TÜSİAD'ın raporu, Enerji ve Tabii Kaynaklar Bakanı Hilmi Güler'in ünlü çıkışından bir yıl sonra, Dünya Su Konseyi'nin 2009 Mart'ında İstanbul'da düzenleyeceği 5'inci Dünya Su Forumu'na 7 ay kala yayınlandı.
Hatırlayacaksınız;
Güler geçen yaz "Akarsuların işletme hakkını yapişletdevret modeliyle satmayı planladıklarını" açıklamış, kıyamet kopmuştu. (Hindistan'da denendi; bir akarsu özelleştirildi. Şimdi insanların o kaynaktan yararlanmaları bir yana hayvanların su içmesi bile yasak. Kıyı boyunca mevzilenen görevliler, yaklaşana silah doğrultuyorlar.)
7 ay sonra yapılacak 5'inci Dünya Su Forumu'nun ana gündem maddesi ise suyun özelleştirilmesi olacak. Her ne kadar
Birleşmiş Milletler, suyu "İnsan hakkı" ilan etse de, iktisatçılar ve hukukçular ise suya erişimi insanın doğuştan gelen vazgeçilmez hakları arasında saysa da, Dünya Su Konseyi'nin 1992'de Dublin'de yapılan ilk forumunda su "Ekonomik mal" kabul edildi. İşte ondan sonra IMF ve özellikle Dünya Bankası, kapısını çalan ülkelere destek için "Suyun özelleştirilmesi" koşulunu dayatmaya başladı. Bu ülkeler arasında
Türkiye de var.
Şu ayrıntı çok önemli: "Suyun özelleştirilmesi" ile yeni su kaynakları ve rezervlerinin yaratılması değil, mevcut kaynakların ve şebekenin devri kastediliyor. Arjantin'de neler oldu? Asya, Afrika ve Latin Amerika'da bazı ülkeler Dünya Bankası'nın önerisine uyup su şebekelerini ve kaynaklarını özelleştirdi. Hatta çoğu yabancı sermayeye açtı.

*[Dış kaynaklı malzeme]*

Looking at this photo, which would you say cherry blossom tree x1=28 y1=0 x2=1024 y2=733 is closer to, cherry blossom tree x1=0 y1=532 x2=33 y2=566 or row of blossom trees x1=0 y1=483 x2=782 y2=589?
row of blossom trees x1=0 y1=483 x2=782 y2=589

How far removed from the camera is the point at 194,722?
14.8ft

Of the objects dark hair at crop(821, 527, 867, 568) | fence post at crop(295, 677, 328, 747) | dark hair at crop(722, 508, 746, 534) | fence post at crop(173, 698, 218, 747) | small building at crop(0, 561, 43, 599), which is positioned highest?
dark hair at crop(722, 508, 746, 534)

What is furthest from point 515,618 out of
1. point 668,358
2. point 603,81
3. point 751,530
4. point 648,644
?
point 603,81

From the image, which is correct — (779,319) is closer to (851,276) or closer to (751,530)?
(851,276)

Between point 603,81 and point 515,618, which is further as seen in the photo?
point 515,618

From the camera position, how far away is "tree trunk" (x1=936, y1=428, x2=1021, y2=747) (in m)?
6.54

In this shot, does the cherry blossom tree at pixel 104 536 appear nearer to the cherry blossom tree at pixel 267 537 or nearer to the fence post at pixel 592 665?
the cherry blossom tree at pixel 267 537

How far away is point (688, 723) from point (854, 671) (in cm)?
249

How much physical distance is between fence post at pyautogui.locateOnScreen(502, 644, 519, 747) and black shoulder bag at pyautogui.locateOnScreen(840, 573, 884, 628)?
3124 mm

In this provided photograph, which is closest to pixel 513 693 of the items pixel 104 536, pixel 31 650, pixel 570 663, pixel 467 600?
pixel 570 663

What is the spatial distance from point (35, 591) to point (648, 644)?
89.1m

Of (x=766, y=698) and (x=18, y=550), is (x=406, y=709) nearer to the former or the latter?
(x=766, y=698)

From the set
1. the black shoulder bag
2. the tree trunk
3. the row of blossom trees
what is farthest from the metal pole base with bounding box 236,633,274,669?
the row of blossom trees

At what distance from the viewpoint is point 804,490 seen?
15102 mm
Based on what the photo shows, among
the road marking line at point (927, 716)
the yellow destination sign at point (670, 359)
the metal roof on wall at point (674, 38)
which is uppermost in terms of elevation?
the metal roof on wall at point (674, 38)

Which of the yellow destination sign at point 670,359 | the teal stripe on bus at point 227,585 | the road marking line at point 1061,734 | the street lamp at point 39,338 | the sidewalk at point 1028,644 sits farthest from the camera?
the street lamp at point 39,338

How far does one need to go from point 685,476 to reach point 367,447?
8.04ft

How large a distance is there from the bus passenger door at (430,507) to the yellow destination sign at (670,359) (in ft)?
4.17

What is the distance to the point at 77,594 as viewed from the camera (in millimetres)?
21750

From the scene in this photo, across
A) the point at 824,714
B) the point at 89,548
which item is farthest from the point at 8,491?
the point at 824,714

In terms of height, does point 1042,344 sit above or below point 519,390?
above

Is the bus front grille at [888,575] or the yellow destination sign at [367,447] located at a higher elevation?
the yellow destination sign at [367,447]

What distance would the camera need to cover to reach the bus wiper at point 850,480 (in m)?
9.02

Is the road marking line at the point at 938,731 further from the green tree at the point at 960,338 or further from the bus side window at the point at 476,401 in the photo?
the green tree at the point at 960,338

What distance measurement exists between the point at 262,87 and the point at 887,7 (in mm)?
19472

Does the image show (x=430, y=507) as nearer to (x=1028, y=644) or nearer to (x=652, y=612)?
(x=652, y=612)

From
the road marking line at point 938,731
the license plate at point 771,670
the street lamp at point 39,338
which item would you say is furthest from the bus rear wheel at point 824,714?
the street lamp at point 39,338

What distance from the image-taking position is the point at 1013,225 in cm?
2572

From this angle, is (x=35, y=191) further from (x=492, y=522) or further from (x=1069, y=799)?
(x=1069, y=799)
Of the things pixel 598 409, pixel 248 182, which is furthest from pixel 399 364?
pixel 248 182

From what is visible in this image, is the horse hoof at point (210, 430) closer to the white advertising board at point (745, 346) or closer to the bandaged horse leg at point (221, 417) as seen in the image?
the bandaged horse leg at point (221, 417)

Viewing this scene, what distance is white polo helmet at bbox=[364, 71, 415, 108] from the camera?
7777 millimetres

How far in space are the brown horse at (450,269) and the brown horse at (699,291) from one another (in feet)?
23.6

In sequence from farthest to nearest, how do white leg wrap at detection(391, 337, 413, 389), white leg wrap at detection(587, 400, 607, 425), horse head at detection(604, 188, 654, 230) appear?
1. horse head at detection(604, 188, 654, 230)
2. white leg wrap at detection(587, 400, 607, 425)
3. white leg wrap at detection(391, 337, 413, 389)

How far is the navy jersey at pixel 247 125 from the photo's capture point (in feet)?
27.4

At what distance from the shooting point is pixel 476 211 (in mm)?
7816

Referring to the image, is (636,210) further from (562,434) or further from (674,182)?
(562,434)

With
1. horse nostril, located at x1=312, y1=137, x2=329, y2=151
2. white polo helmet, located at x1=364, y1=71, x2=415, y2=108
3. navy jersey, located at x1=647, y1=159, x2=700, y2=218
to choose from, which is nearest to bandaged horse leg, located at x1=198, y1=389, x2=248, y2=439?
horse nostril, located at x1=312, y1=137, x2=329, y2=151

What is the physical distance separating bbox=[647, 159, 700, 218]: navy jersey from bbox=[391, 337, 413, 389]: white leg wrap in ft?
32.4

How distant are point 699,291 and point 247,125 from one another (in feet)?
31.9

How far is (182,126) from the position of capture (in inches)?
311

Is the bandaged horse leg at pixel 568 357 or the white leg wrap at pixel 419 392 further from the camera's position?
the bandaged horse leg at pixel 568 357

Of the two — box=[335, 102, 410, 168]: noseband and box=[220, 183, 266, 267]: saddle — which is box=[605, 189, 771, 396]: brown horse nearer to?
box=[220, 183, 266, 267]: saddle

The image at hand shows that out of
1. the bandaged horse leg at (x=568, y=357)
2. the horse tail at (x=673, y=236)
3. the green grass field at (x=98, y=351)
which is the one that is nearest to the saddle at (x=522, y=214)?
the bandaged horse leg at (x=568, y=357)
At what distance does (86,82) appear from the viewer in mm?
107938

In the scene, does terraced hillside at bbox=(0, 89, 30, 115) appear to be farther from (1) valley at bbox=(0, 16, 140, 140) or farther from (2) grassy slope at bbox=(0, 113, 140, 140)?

TÜSİAD raporunda bunlardan bazı örneklere yer verilmiş ama en önemlisi, Arjantin'deki uygulama atlanmış. Oysa Dünya Bankası Buenos Aires'in şu şebekesinin özelleştirilmesini "Örnek başarı" ilan etmişti. 1993'te Carlos Menem yönetimi kamu hizmetlerinin neredeyse tümünü özelleştirmeye karar verdi. Başkentin su şebekesi için açılan ihaleyi bu alanda dünya devi olan "La Lyonnaise des Eaux" kazandı. Şirket önce kadroyu daralttı, ardından tarifeleri yükseltti. 2001'deki ekonomik krizde Arjantin pezosunun yüksek oranda değer kaybını -haklı olarak- gerekçe gösterip yüklü bir zam daha talep etti. Oysa 38 milyon Arjantinli'nin yarısından fazlası yoksullaşmıştı. Zamsız faturaları bile ödeyemiyorlardı. İsteği reddedilen şirket yatırımları durdurdu. Bir süre sonra içme suyuna lağım karışmaya başladı. Sonuç: 2006'da Nestor Kircher yönetimi "Halkıma lağımlı su içirtmem" diyerek Buenos Aires'in su şebekesini yeniden hem kamulaştırdı, hem millileştirdi.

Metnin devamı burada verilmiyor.